We will periodically publish an article that contains helpful information for you and your computer. All articles will be explained in the simplest terminology possible. For more information or if you would like to suggest a topic please contact us.
Don’t run as administrator.
Although this is one of the most difficult tasks to achieve, doing so is the most effective way of preventing harm to your computer.
Microsoft Windows has a feature called user rights. In a nutshell, different users can have different rights or permissions. These rights may or may not entitle the user to change certain settings, install software, or perform other actions that may jeopardize the security or stability of the computer.
Rather than assign certain rights to an individual user, it is best practice to assign these rights to a group, and then place the different users in these various groups.
The 3 groups we will be discussing in this article are User, Power User and Administrator.
The User group is the most restricted group on a computer. While a user can perform routine tasks on the computer, such as working with documents, printing pictures and surfing the Internet, they cannot change system settings or install most software packages.
A Power User has a few less restrictions than a User. A power user can install software that does not alter system files, they can change certain system settings such as printers, date, time, power options and other Control Panel resources.
The Administrator group has no restrictions. An administrator can do whatever they want, plain and simple.
Now that you know the different levels of rights between these groups, it will be easier to understand why it is recommended you use accounts that are located in the User group.
By placing a user account in the User group, you have removed almost all ways for the user to cause any harm to your computer. If a guest uses your computer using this account, they cannot install software, change system settings, etc.

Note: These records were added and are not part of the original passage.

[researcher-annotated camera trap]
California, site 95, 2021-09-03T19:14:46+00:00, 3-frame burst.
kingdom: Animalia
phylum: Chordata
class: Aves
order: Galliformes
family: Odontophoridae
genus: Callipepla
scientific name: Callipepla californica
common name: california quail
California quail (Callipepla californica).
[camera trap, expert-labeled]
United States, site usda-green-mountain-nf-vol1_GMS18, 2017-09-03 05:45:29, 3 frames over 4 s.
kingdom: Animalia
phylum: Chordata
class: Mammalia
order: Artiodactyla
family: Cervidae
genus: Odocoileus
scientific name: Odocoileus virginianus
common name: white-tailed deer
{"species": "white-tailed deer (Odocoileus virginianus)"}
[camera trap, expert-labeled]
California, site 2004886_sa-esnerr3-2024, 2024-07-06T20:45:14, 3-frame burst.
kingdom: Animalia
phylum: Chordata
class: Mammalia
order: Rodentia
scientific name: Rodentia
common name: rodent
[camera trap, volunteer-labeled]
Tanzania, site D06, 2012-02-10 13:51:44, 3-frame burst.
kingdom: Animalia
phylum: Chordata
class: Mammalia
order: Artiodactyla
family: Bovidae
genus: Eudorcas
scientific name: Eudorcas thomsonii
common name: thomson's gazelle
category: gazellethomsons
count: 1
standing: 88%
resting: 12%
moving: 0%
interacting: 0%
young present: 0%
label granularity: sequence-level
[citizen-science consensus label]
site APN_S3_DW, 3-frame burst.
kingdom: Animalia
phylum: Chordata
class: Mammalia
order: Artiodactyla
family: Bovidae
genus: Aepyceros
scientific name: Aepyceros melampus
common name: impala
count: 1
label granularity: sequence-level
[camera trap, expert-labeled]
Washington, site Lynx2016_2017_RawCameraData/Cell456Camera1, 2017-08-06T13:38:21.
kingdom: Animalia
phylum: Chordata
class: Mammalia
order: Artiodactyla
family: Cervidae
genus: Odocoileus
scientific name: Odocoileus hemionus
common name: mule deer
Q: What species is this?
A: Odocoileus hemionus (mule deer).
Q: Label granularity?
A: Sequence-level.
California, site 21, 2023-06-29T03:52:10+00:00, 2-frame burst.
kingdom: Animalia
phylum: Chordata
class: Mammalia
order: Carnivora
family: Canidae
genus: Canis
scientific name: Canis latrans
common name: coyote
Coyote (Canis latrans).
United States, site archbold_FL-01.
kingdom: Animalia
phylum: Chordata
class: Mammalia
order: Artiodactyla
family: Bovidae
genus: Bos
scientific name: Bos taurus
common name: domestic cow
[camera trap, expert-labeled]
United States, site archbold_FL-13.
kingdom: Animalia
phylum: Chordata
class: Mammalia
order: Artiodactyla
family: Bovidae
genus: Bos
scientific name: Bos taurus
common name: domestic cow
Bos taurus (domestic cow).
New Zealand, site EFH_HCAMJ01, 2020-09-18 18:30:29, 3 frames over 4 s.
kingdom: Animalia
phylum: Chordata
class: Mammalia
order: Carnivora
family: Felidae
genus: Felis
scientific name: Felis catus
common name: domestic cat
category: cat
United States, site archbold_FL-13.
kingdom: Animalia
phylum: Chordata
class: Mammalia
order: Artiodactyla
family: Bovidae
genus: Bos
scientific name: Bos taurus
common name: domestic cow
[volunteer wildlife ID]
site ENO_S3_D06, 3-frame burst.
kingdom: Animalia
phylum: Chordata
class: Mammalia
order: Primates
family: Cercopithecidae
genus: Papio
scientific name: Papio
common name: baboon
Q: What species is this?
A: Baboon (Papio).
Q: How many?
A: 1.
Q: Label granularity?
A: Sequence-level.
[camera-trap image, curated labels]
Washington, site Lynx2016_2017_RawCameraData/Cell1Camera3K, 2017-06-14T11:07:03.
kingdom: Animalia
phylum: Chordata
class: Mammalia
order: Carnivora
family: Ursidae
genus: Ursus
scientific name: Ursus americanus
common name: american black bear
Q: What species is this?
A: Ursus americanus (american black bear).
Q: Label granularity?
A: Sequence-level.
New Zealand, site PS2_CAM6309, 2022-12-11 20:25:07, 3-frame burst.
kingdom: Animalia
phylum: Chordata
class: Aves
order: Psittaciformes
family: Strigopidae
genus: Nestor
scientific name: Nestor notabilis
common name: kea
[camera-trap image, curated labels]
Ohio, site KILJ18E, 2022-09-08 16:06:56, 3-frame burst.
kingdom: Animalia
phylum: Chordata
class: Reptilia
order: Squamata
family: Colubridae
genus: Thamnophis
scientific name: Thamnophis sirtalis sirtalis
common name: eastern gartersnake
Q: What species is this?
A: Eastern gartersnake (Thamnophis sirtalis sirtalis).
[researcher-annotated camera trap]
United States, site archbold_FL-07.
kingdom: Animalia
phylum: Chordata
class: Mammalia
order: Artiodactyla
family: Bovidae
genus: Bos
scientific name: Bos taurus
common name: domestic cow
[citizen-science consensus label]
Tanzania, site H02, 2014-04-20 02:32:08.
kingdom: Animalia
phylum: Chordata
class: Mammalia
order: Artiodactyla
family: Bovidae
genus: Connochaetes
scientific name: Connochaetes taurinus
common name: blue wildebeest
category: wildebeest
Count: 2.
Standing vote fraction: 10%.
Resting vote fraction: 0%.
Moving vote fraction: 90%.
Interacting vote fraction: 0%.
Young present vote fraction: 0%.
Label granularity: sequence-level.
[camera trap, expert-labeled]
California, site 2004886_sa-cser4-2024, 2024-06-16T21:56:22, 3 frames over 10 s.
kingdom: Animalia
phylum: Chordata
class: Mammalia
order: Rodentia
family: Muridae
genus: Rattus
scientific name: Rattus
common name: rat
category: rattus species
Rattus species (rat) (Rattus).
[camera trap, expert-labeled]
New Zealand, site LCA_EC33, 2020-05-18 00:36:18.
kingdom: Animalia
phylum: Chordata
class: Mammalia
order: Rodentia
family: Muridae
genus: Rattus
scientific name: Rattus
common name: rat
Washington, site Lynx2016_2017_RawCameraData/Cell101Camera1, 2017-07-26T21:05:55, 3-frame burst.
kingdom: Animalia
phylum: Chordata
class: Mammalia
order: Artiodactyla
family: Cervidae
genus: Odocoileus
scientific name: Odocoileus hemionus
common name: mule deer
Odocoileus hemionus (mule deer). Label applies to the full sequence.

Some people tend to install every piece of software they come across, even if they only use it once. Since we do not recommend this, forcing yourself and others to operate with a user account limits this behavior.
Many people say “I don’t need to do this – I don’t install software or change settings.” We get this response all the time when we recommend restricting admin rights. While this may be the case, there is an important reason for our recommendation that most people don’t know about or consider: malicious software.
Malicious software can be anything from a virus to spyware. (For more information read our spyware and malicious software article).
Malicious software can do all sorts of negative things. It can destroy or share your data with a 3rd party. It can allow someone else to take full control of your computer where they are able to see your screen and operate your mouse and keyboard – from across the Internet. It can even render your computer inoperable.
Here is an important point: malicious software usually runs in the security content of the current user. What does that mean? If you are running as an administrator and you execute malicious software (even on accident or without you knowing), that malicious software now has full access to your computer. It will have no restrictions and can easily bury itself deep within the operating system.
If you are running as a user, however, and you execute that same malicious software, chances are it will be ineffective because your account simply is not allowed to change settings, install software, etc.
Please note this scenario is different from the malicious software exploiting a security vulnerability in Microsoft Windows. This, however, is easy to prevent; read more in our Windows Updates article.
If you are planning to demote your account to the User group, remember to create a backup Administrator account before doing so. User accounts cannot make themselves Administrators. You will need to log onto the computer as an Administrator to install software, change settings or temporarily promote your User account to an Administrator.
Some pieces of software will have trouble running properly if your account is a User. Software that is written properly will have no problem running as a normal User, but because there are so many software packages out there, some of them will not run correctly.
There are a few ways to overcome this; you can track down what files or registry settings the program is attempting to use and manually set the permissions. You can also use the Run As feature. Finally, Microsoft has released a software toolkit that will take of much of the work for you.
Even though adjusting to being a User and getting some applications to work can be a chore, it is definitely worth the effort.
Even if you are able to run as a normal User, keep your Windows Updates current and use antivirus software. Doing so means your computer is very unlikely to ever become infected with any type of malicious software and will run exceeding well for a long time to come.